Henry Kaiser actually managed to turn Brewster around, to a degree. But when he was called on to more urgent tasks, it collapsed back into incompetence and ruin, a tale told well by WWII After WWII.

It’s not all tanks, airplane factories, and German missile technology at WWII After WWII. If you’re interested in small arms, here’s some insight on the postwar careers of the British Lanchester submachine gun (which sailed on into the 1970s with the Royal Navy, and had several foreign connections), and the German StG 44 in Africa, and an interesting case study of German weapons in Viet Cong use.

7 thoughts on “Wednesday Weapons Website of the Week: WWII after WWII

  1. aGrimm

    Convinced the C-Rats we had in Nam were surplus from WWII. Did some homework…

    C-Ration Pound Cake: The little known history of the pound cake found in the C-Rats’ issued in WWII, Korea and Nam.

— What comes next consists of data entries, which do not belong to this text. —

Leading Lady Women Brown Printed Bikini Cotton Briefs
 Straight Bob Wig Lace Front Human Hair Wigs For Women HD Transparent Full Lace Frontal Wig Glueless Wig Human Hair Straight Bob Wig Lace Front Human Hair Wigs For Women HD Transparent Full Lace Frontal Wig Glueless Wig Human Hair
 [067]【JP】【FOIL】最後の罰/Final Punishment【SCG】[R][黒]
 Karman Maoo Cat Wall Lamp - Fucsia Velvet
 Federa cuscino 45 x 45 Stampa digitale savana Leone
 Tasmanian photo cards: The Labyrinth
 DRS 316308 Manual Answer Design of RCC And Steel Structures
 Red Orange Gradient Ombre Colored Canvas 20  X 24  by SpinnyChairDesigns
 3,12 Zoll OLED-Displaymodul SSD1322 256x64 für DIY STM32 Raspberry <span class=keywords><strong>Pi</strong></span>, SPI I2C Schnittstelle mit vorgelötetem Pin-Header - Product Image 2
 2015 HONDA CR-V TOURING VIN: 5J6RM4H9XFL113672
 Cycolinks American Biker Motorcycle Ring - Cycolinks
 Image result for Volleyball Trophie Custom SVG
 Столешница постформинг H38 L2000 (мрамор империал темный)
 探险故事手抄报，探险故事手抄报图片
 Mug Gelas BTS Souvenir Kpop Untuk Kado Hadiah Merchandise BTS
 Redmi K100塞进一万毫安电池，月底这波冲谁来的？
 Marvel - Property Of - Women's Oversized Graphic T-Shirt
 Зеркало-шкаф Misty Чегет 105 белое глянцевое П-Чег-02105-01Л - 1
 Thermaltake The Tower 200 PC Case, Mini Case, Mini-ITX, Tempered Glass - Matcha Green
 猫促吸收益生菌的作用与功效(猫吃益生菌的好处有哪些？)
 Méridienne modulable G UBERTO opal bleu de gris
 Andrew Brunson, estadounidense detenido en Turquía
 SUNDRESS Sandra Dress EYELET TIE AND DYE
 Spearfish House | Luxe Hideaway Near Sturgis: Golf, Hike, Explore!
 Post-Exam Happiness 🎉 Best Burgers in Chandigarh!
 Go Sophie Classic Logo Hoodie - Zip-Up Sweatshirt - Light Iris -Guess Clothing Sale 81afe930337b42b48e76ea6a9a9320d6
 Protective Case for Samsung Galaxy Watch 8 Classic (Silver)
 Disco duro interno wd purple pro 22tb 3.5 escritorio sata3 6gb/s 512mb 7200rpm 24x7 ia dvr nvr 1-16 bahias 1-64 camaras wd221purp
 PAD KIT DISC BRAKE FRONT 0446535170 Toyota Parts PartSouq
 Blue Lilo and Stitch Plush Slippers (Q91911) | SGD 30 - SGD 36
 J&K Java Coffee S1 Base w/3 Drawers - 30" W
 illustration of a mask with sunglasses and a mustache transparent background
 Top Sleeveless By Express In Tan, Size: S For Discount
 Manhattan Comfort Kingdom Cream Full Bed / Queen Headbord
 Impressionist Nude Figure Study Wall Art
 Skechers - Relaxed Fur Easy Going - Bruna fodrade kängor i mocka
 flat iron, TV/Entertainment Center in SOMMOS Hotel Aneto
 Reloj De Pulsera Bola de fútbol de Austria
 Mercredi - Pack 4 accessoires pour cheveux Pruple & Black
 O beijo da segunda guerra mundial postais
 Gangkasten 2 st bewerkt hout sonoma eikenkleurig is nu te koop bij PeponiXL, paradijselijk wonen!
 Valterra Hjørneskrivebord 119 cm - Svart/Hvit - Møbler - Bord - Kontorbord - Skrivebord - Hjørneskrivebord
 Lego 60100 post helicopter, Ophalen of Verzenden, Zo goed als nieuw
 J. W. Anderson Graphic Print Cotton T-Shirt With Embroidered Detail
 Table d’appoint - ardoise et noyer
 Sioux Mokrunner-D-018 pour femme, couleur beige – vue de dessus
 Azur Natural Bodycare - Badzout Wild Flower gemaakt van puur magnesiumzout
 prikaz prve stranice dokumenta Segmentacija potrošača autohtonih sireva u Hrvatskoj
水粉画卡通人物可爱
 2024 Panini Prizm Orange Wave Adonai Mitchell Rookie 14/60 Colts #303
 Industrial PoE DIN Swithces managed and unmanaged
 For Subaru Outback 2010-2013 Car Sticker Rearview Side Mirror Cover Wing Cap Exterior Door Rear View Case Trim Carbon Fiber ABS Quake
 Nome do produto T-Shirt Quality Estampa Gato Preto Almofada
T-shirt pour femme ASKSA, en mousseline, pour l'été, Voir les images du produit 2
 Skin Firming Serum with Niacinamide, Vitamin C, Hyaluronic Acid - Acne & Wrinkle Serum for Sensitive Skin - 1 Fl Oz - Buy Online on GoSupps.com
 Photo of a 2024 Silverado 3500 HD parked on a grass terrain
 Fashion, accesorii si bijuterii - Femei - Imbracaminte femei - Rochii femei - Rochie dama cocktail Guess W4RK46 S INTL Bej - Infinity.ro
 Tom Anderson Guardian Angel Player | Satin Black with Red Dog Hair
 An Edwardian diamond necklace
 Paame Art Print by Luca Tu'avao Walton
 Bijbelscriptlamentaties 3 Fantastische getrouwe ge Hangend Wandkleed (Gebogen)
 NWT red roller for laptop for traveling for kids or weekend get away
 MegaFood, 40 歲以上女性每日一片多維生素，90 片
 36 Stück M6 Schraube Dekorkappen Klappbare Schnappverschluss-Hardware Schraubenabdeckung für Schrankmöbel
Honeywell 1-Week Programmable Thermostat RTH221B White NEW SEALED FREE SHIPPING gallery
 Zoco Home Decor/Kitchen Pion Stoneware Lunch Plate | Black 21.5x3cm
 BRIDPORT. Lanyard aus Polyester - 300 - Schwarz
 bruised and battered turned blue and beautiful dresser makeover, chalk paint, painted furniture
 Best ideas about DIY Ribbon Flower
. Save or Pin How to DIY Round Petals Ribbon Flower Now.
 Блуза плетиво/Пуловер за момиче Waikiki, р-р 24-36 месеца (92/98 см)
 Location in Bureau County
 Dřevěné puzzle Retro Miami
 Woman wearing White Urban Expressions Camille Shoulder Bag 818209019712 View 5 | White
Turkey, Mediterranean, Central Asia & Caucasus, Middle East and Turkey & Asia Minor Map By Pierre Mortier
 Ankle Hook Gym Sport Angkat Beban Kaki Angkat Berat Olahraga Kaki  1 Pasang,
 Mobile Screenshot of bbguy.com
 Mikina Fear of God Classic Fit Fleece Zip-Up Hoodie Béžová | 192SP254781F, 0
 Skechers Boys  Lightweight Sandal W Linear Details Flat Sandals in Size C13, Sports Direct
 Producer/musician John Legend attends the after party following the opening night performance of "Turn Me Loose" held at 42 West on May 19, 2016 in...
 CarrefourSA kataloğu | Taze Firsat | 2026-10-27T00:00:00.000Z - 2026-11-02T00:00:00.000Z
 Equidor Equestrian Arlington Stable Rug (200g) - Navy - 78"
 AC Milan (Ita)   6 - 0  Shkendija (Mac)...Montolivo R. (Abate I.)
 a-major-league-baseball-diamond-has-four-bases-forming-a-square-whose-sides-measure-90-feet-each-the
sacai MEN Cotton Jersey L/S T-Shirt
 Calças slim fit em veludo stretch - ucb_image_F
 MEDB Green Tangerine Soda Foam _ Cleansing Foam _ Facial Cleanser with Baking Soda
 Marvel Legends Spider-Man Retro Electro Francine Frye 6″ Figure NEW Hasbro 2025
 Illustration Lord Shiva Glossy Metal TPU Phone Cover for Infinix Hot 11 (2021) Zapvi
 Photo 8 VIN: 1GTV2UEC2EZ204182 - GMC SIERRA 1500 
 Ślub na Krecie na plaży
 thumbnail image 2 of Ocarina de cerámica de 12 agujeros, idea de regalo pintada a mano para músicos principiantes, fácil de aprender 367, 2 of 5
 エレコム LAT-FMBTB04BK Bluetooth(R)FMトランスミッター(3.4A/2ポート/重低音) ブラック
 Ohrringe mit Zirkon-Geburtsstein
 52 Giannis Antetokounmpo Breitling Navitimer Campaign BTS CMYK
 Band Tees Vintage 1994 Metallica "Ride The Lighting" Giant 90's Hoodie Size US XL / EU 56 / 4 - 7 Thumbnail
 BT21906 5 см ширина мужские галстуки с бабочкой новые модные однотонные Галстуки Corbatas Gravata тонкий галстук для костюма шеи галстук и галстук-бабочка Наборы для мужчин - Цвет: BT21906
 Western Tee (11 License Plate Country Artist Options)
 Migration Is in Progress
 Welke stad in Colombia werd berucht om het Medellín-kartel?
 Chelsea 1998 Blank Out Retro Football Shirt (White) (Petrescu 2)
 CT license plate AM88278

    The root of the Pud bush has an extraordinary flavor when properly extracted. It also acts as a preservative. Properly extracting the flavor initially requires that the root be handled carefully to maturity. A younger, firmer root is required as an old, soft root won’t produce the essence. The root is then alternately squeezed and mashed to milk the root’s essence. This can only be done by hand. Made into a cake, this tasty Pud extract flavored cake became known as pound cake due to the rhythmic pounding needed to extract the essence.
    In peacetime the military usually has enough Pud extract on hand by imposing production quotas on the services. The best quality Pud extract is made at the Pentagon. However, during WWII it was difficult to amass enough Pud root extract to make enough pound cake to keep up with soldiers’ demand. Millions of volunteer 4F’s and Army clerks came to the rescue during a rally called “Pound the Pud” day held in San Francisco. San Francisco regularly holds remembrance rallies of this revered outpouring of support for the troops.
    12,500,000 cases of pound cake survived from WWII and with its long shelf life, they were subsequently used in Korea and Nam. In Korea, US Army soldiers particularly liked it frozen and would shape it like a popsicle to remind them of blissful days at home. Many of these vets became successful ice-cream truck entrepreneurs. Vietnam soldiers found that soaking it in the monsoon rains or rice paddies helped to enhance the flavor. This was done by forming the pound cake into the shape of a Dr. Scholl’s pad and inserting it in their boots. Unfortunately due to this practice, a lot of Vietnam vets developed Plantar Tarsal Sole Degeneration (PTSD) which is characterized by a shoe fetish and begging on street corners.
    C-Rat pound cake ages like a fine wine with a bad cork. It goes well with C-Rat peaches and was particularly favored by Army soldiers who would get a rush as the juice dribbled down their chins. It is believed the Marines’ ooo-rah expression was first uttered when two Marine’s first tasted this treat and it became their rhythmic chant when pounding the Pud root prior to making more pound cake. Navy personnel are adept at pounding the Pud root in rhythm with the ship’s engine and remain a major source of Pud extract production even today. Strangely, Air force personnel cannot get the hang of pounding the Pud root properly and have poor production levels.
    A recipe is available whereby you can make your own pound cake – and eat it too! Happy Pud pounding.
    Next: the history of Spam

  2. redc1c4

    well, this saves me the trouble of getting around to e-mailing you a link to the page…


  3. Desertrat

    I recall a news article from 1952 or 1953 commenting on a union strike at an ammo manufacturing plant near Texarkana, and a shortage of ammo in Korea. Sorry; don’t recall the details.

  4. Badger

    I’m one of those who included the local Army/Navy store in their (at least) weekly shelf-check; usually more often as, with only a 1-block detour, it was on the foot/bike route home from high school. Oh, the wonders. Thanks for the link & review.